Task prompt: The records below are to be copied word for word, with every picture left out.

[Stored data]
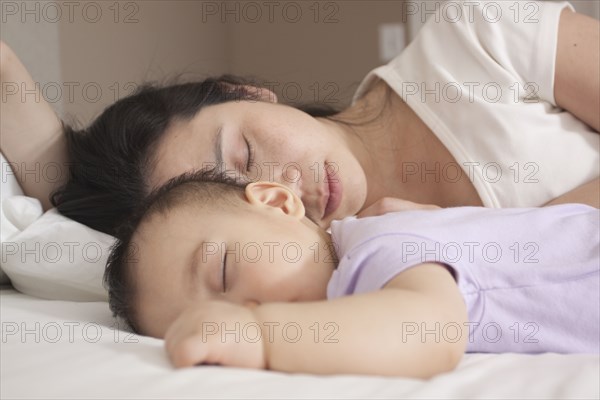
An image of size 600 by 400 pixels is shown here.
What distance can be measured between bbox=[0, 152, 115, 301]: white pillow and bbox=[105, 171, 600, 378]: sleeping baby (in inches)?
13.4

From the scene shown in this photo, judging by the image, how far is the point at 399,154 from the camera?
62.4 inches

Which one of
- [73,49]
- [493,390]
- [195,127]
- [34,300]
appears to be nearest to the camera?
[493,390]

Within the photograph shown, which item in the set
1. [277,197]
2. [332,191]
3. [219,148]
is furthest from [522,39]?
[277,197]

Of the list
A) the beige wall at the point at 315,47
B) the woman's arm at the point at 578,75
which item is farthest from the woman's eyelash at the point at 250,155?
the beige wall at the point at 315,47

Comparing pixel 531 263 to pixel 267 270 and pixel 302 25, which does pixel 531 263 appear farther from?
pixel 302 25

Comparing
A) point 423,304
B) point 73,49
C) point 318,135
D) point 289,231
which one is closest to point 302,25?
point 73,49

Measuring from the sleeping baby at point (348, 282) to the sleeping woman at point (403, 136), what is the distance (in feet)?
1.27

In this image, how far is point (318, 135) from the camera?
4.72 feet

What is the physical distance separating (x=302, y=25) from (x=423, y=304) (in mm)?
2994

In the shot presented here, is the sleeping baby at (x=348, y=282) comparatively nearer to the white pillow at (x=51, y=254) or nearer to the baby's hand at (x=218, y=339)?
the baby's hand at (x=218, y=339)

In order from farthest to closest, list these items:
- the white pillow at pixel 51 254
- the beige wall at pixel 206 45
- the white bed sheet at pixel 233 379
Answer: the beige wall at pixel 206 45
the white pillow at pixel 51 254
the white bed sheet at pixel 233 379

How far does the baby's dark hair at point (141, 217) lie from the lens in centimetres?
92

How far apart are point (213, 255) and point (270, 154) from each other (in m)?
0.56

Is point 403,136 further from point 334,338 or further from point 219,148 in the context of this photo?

Full answer:
An image of size 600 by 400 pixels is shown here.
What distance can be measured between bbox=[0, 152, 115, 301]: white pillow and bbox=[105, 171, 600, 378]: sleeping baby (in inches)?
13.4

From the scene shown in this photo, judging by the image, how far is the point at 399,154 from the camera?
62.4 inches

Which one of
- [73,49]
- [493,390]
- [195,127]
- [34,300]
appears to be nearest to the camera?
[493,390]

Within the photograph shown, which item in the set
1. [277,197]
2. [332,191]
3. [219,148]
is furthest from [522,39]?
[277,197]

Of the list
A) the beige wall at the point at 315,47
B) the woman's arm at the point at 578,75
which item is farthest from the woman's eyelash at the point at 250,155?
the beige wall at the point at 315,47

Comparing pixel 531 263 to pixel 267 270 and pixel 302 25, which does pixel 531 263 appear farther from?
pixel 302 25

Comparing
A) point 423,304
B) point 73,49
C) point 318,135
D) point 289,231
which one is closest to point 302,25?
point 73,49

Measuring from the sleeping baby at point (348, 282) to the sleeping woman at point (403, 136), what is the distance (in feet)?
1.27

In this image, how far is point (318, 135) from the camera?
4.72 feet

What is the physical distance separating (x=302, y=25) from (x=423, y=304) (in mm)?
2994

In the shot presented here, is the sleeping baby at (x=348, y=282) comparatively nearer to the white pillow at (x=51, y=254) or nearer to the baby's hand at (x=218, y=339)?
the baby's hand at (x=218, y=339)

In order from farthest to closest, list these items:
- the white pillow at pixel 51 254
- the beige wall at pixel 206 45
- the white bed sheet at pixel 233 379
Answer: the beige wall at pixel 206 45
the white pillow at pixel 51 254
the white bed sheet at pixel 233 379

How far does the baby's dark hair at point (141, 217) lie from the lens in centimetres?
92

How far apart are point (213, 255) and point (270, 154) from each other (in m)?
0.56

Is point 403,136 further from point 334,338 or further from point 219,148 in the context of this photo?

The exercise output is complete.